Cellular and extracellular modifications induced by diabetic conditions in tissue engineered blood vessels

Purpose: To determine the fate of tissue engineered blood vessels in the diabetic environment. Elevated levels of blood glucose and lipids interact irreversibly with long-lived proteins, such as collagen and elastin from the... [ view full abstract ]

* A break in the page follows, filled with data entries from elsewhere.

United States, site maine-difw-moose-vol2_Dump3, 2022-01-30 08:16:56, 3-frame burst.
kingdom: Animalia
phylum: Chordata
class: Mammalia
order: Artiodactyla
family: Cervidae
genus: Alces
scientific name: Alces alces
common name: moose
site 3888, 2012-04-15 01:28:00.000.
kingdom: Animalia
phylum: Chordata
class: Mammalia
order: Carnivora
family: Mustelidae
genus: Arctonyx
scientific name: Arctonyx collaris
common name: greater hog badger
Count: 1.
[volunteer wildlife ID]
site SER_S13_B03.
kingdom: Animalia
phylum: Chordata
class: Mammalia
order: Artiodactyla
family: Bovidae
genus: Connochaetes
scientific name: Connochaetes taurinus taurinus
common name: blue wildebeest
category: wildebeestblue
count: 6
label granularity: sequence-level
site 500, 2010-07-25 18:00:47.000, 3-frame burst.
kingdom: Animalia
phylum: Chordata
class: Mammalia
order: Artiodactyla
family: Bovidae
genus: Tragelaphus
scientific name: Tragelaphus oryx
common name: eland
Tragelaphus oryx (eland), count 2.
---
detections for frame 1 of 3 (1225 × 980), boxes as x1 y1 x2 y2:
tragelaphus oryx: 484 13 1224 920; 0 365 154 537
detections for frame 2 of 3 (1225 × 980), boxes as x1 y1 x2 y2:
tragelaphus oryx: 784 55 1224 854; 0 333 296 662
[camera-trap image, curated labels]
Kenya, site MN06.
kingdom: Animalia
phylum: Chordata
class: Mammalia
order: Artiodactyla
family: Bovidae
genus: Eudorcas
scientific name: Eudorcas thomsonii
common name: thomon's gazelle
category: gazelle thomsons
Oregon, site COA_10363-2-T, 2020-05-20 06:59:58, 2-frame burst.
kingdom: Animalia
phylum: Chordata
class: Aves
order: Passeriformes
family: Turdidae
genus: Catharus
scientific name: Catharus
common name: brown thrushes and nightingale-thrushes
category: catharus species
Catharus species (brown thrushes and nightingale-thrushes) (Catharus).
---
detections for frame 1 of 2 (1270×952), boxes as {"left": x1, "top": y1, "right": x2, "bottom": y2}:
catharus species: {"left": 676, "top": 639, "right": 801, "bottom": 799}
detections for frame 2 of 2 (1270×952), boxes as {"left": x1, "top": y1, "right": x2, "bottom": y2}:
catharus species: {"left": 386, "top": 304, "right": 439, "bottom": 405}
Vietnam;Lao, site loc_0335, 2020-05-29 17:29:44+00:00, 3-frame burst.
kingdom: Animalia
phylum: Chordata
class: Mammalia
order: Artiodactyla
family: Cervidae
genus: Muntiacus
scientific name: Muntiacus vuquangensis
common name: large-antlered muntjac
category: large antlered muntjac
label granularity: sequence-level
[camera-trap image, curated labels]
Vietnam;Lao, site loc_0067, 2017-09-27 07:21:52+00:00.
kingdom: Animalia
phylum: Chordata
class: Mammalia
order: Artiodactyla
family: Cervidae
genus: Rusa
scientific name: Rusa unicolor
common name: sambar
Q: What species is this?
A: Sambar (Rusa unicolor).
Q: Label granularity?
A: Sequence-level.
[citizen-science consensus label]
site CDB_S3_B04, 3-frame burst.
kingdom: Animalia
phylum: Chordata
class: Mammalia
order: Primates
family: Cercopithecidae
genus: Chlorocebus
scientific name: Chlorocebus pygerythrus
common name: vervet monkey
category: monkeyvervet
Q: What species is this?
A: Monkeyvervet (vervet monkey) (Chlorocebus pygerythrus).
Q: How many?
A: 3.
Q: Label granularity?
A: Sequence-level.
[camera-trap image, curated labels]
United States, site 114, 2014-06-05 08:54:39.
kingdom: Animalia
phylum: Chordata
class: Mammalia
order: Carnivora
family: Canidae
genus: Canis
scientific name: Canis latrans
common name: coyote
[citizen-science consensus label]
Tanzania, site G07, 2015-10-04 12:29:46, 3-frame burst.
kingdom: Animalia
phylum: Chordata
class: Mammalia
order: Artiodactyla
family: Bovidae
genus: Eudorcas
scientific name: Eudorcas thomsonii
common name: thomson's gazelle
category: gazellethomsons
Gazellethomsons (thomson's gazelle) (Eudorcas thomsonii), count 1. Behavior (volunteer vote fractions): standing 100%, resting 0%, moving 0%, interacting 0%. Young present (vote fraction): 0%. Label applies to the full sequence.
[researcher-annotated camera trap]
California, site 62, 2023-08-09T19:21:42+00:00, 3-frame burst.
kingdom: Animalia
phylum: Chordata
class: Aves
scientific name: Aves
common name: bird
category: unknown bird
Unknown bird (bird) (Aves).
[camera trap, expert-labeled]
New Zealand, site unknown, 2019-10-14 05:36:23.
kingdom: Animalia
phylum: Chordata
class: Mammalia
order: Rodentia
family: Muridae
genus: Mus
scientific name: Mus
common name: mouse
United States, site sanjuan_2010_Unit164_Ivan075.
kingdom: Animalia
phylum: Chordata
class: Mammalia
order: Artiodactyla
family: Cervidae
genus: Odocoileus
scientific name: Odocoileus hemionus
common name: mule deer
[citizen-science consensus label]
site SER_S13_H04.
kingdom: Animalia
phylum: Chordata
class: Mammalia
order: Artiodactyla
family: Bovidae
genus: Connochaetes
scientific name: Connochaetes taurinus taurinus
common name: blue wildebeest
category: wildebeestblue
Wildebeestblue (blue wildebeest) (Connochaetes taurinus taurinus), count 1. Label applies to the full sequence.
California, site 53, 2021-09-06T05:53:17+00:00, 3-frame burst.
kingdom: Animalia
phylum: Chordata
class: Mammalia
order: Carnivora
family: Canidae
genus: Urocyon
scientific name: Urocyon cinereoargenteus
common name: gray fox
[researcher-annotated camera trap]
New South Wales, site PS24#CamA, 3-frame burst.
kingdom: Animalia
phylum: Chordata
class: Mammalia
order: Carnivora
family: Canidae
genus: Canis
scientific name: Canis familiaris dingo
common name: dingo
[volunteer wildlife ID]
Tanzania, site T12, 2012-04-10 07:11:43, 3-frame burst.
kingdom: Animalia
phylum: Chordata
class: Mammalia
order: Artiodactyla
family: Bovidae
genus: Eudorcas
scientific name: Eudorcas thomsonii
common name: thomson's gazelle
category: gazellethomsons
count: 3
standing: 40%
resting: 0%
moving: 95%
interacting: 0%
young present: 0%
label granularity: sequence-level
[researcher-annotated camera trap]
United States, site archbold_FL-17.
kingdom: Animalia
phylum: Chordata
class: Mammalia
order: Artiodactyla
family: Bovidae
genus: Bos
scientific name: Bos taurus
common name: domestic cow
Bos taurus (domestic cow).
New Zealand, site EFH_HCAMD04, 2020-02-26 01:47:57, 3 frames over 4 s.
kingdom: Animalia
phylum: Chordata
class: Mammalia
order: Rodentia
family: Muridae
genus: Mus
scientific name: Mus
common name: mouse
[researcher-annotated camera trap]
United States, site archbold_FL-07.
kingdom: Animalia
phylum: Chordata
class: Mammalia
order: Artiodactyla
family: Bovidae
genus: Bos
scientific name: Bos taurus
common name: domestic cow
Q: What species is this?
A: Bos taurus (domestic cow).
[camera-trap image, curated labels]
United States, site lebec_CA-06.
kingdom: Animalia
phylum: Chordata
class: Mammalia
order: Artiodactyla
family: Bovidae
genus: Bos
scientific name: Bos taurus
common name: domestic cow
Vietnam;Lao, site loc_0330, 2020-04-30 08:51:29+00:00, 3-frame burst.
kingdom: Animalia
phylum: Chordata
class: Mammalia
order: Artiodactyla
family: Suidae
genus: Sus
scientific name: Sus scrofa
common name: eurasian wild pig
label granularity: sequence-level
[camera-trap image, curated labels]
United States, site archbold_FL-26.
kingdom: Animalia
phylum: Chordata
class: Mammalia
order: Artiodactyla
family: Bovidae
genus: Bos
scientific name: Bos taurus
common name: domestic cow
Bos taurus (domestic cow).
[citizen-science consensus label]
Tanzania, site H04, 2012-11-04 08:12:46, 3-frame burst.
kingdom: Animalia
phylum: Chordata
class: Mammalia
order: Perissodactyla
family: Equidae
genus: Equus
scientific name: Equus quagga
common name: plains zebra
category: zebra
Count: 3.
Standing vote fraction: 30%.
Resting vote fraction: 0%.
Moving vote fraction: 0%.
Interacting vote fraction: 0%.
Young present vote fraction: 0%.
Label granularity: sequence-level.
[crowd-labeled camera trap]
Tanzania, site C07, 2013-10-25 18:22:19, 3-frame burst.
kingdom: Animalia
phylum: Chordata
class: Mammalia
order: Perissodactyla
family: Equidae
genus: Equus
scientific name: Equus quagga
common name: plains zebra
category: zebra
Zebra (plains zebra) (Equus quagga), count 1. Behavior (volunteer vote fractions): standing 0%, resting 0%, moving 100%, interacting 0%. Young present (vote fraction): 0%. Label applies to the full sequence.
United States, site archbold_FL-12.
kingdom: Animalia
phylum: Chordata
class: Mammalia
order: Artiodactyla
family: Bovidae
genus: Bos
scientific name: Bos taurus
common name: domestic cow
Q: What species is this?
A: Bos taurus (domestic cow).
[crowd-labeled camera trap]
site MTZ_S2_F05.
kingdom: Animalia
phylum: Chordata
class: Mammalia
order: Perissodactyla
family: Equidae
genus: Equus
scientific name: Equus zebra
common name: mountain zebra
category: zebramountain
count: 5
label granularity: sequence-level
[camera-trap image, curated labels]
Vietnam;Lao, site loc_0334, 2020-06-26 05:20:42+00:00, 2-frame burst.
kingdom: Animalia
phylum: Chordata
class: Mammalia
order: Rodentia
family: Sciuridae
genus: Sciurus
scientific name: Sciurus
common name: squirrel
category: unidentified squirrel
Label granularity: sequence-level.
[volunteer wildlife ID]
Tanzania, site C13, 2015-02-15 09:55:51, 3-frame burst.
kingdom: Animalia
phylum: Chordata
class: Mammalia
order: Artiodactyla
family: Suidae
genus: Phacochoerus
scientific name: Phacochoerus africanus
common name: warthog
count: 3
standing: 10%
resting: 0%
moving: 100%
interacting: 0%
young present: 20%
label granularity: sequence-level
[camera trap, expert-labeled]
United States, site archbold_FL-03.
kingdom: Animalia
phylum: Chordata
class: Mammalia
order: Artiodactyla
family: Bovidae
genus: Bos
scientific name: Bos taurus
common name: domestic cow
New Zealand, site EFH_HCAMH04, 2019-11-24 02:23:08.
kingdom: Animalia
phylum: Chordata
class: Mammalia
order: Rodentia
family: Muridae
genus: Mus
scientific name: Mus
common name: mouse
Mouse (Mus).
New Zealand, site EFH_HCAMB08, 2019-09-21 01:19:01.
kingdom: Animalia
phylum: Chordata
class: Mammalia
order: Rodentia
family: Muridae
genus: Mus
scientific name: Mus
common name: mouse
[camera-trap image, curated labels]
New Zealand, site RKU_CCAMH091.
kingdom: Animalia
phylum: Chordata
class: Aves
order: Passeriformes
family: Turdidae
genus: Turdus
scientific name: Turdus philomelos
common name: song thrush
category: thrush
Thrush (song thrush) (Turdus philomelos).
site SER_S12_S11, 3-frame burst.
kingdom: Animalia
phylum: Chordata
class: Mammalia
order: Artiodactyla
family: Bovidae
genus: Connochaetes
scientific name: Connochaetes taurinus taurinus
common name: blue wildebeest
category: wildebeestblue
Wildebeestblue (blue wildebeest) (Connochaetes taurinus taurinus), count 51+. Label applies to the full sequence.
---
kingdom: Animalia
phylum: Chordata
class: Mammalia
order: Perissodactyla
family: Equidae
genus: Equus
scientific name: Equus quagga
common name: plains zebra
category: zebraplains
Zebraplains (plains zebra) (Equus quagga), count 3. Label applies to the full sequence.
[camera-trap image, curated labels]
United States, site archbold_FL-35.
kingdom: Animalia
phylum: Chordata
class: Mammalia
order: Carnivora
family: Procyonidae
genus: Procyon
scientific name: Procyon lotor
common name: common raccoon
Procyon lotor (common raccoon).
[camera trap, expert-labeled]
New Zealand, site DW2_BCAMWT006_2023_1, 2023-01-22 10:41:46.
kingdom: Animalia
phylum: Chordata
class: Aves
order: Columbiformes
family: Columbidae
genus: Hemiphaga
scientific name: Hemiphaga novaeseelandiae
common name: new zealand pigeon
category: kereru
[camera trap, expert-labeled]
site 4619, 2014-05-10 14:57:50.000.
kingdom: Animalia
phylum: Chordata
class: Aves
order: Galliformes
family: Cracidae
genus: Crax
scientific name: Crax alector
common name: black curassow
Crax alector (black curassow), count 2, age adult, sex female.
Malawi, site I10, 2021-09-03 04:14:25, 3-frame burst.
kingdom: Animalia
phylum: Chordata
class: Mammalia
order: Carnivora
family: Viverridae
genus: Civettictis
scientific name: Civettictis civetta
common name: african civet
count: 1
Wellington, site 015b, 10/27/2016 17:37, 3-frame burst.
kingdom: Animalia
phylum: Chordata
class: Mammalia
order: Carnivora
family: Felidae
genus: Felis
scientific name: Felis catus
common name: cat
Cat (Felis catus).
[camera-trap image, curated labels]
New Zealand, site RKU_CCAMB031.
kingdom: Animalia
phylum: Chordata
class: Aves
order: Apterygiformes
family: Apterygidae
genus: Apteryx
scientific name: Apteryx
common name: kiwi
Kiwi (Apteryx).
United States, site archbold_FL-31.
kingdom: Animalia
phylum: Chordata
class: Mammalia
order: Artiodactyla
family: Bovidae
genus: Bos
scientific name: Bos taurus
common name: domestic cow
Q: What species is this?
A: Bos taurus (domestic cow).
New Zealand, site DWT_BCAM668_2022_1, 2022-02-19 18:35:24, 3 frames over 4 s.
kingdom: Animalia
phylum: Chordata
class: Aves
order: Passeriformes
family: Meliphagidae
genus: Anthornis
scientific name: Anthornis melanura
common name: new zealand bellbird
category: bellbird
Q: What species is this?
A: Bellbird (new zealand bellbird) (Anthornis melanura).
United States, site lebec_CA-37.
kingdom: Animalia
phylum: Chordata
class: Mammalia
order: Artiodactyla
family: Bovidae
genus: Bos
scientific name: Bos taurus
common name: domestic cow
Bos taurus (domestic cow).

Purpose: To determine the fate of tissue engineered blood vessels in the diabetic environment. Elevated levels of blood glucose and lipids interact irreversibly with long-lived proteins, such as collagen and elastin from the blood vessel wall, via oxidation and crosslinking, resulting in formation of advanced glycation end products (AGEs) and vascular stiffening. Cells respond by endothelial dysfunction and pathological remodeling of the media, contributing to the onset and progression of vascular disease. Together, these changes result in activation of inflammation, impaired healing, fibrosis, and calcification.
Methods: Acellular scaffolds prepared from renal arteries were treated with penta galoyl glucose (PGG), an antioxidant elastin-binding polyphenol, and seeded with adipose stem cells (ASCs) isolated from streptozotocin-induced diabetic rats. Constructs were analyzed for glycoxidation, inflammation and calcification after subdermal implantation as autologous cell seeded grafts and by end-to-end anastomoses to the aorta. Cells seeded into scaffolds and placed in high-glucose media in bioreactors were analyzed by gene arrays and immunofluorescence.

Results: PGG-treated scaffolds maintained good patency, undetectable dilatation and well-preserved elastin in the circulatory abdominal aorta model in rats. ASCs seeded on scaffolds diminished macrophage infiltration, while simultaneously allowed M2 macrophage polarization. PGG-treatment and ASC seeding inhibited scaffold calcification and expression of osteogenic proteins. In bioreactor, vascular cells maintained long-term viability after exposure to high glucose-containing media, expressed carboxymethyl-lysine and AGE receptors and secreted lower levels of MMPs.

Conclusion: The antioxidative properties of PGG and the immunomodulatory properties of ASCs prevented vascular scaffold deterioration and calcification under the hostile diabetic milieu.